■ WHAT YOU HAVE TO DO
Echo each row below word for word, leaving out the pictures.

[begin INPUT]

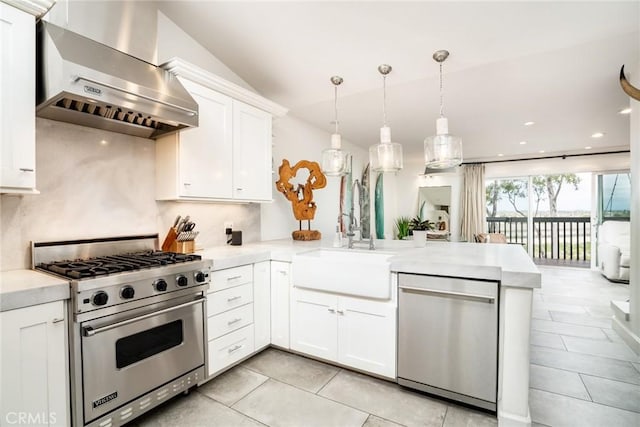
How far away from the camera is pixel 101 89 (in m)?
1.67

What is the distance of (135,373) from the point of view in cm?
169

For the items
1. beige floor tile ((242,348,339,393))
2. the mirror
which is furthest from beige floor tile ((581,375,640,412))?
the mirror

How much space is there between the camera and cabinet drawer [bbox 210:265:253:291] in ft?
7.11

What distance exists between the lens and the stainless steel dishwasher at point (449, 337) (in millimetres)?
1785

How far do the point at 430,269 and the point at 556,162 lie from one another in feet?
21.5

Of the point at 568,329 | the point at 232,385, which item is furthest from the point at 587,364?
the point at 232,385

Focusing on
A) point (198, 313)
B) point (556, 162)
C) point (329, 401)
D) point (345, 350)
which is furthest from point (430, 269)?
point (556, 162)

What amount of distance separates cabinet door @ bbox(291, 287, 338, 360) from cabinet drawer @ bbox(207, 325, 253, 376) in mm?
371

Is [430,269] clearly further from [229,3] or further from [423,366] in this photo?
[229,3]

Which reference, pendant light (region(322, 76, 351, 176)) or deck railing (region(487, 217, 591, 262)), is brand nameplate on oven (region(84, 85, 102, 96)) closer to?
pendant light (region(322, 76, 351, 176))

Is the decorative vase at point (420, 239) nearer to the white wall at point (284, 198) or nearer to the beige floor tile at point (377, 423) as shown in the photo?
the beige floor tile at point (377, 423)

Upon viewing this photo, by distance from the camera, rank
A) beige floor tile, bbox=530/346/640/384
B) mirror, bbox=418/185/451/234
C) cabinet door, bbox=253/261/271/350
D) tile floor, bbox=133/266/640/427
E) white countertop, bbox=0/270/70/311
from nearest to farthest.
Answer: white countertop, bbox=0/270/70/311, tile floor, bbox=133/266/640/427, beige floor tile, bbox=530/346/640/384, cabinet door, bbox=253/261/271/350, mirror, bbox=418/185/451/234

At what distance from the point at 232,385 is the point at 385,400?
107 cm

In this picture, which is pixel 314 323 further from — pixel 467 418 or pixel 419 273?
pixel 467 418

[end INPUT]

■ SOLUTION FOR THIS TASK
How far away from the camera is pixel 101 89 (in m)?
1.67

What is the distance of (135,373) from the point of view in cm?
169

For the items
1. beige floor tile ((242,348,339,393))
2. the mirror
which is furthest from beige floor tile ((581,375,640,412))?
the mirror

How much space is there between the camera and cabinet drawer [bbox 210:265:253:291] in ft?
7.11

What distance exists between the lens and the stainless steel dishwasher at point (449, 337) (in millimetres)?
1785

How far do the point at 430,269 and the point at 556,162 lie from one another in feet?
21.5

Of the point at 568,329 | the point at 232,385, which item is furthest from the point at 587,364?
the point at 232,385

Focusing on
A) point (198, 313)
B) point (556, 162)
C) point (329, 401)
D) point (345, 350)
which is furthest from point (430, 269)?
point (556, 162)

What amount of distance separates cabinet door @ bbox(291, 287, 338, 360) from cabinet drawer @ bbox(207, 325, 253, 376) in mm?
371

Is [430,269] clearly further from [229,3] or further from [423,366] in this photo?
[229,3]

Which reference, pendant light (region(322, 76, 351, 176)) or deck railing (region(487, 217, 591, 262)), is brand nameplate on oven (region(84, 85, 102, 96)) closer to?
pendant light (region(322, 76, 351, 176))

Is the decorative vase at point (420, 239) nearer to the white wall at point (284, 198) or nearer to the beige floor tile at point (377, 423) as shown in the photo?
the beige floor tile at point (377, 423)

Upon viewing this photo, by distance from the camera, rank
A) beige floor tile, bbox=530/346/640/384
B) mirror, bbox=418/185/451/234
C) cabinet door, bbox=253/261/271/350
D) tile floor, bbox=133/266/640/427
E) white countertop, bbox=0/270/70/311
from nearest to farthest.
Answer: white countertop, bbox=0/270/70/311, tile floor, bbox=133/266/640/427, beige floor tile, bbox=530/346/640/384, cabinet door, bbox=253/261/271/350, mirror, bbox=418/185/451/234

At what distance from the point at 232,385 is the point at 385,400?
107 cm

In this picture, which is pixel 314 323 further from — pixel 467 418 or pixel 419 273?
pixel 467 418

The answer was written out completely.